### [Recorded data]
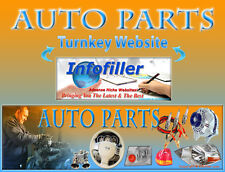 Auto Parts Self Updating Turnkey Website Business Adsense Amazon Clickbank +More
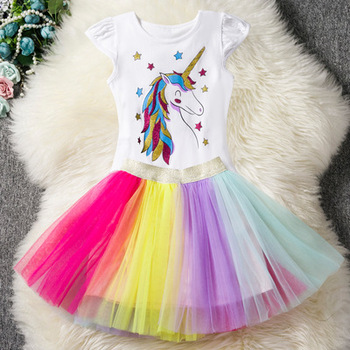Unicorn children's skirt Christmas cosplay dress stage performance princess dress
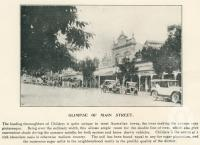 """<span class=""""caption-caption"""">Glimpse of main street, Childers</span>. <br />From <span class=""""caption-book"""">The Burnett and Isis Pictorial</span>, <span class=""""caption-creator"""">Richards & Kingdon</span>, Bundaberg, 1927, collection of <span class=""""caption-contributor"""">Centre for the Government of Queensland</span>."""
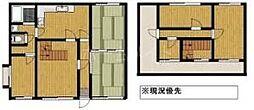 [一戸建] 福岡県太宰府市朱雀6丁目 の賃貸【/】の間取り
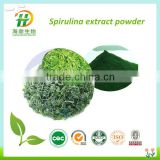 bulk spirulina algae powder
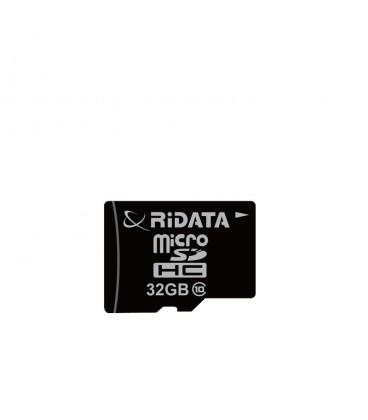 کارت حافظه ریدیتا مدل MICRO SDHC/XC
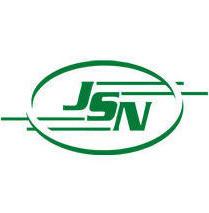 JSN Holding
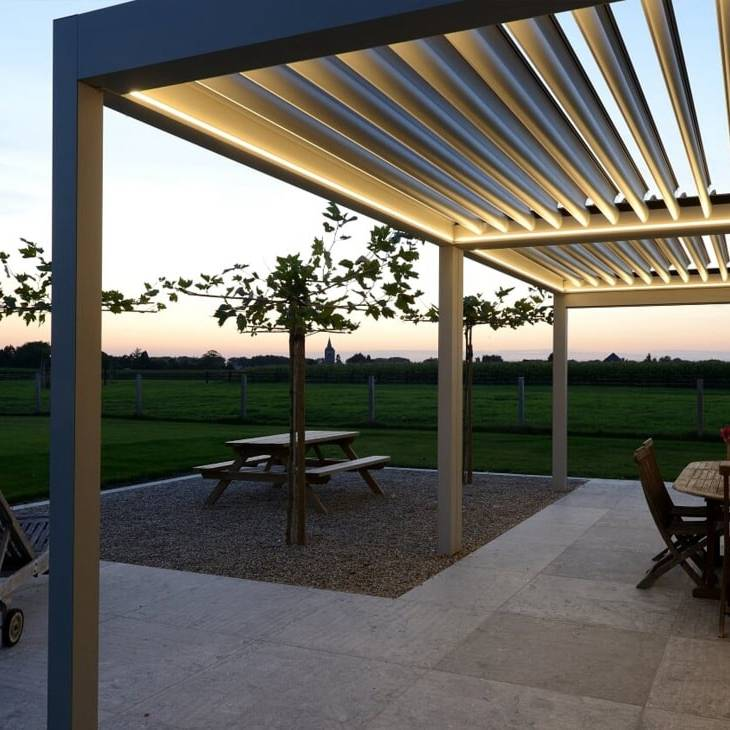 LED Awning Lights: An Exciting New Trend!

### [What you are asked to do]
All text in the material above must be written out exactly; the images are to be skipped.

### [Your solution]
 Auto Parts Self Updating Turnkey Website Business Adsense Amazon Clickbank +More
Unicorn children's skirt Christmas cosplay dress stage performance princess dress
 """<span class=""""caption-caption"""">Glimpse of main street, Childers</span>. <br />From <span class=""""caption-book"""">The Burnett and Isis Pictorial</span>, <span class=""""caption-creator"""">Richards & Kingdon</span>, Bundaberg, 1927, collection of <span class=""""caption-contributor"""">Centre for the Government of Queensland</span>."""
 [一戸建] 福岡県太宰府市朱雀6丁目 の賃貸【/】の間取り
 bulk spirulina algae powder
 کارت حافظه ریدیتا مدل MICRO SDHC/XC
 JSN Holding
 LED Awning Lights: An Exciting New Trend!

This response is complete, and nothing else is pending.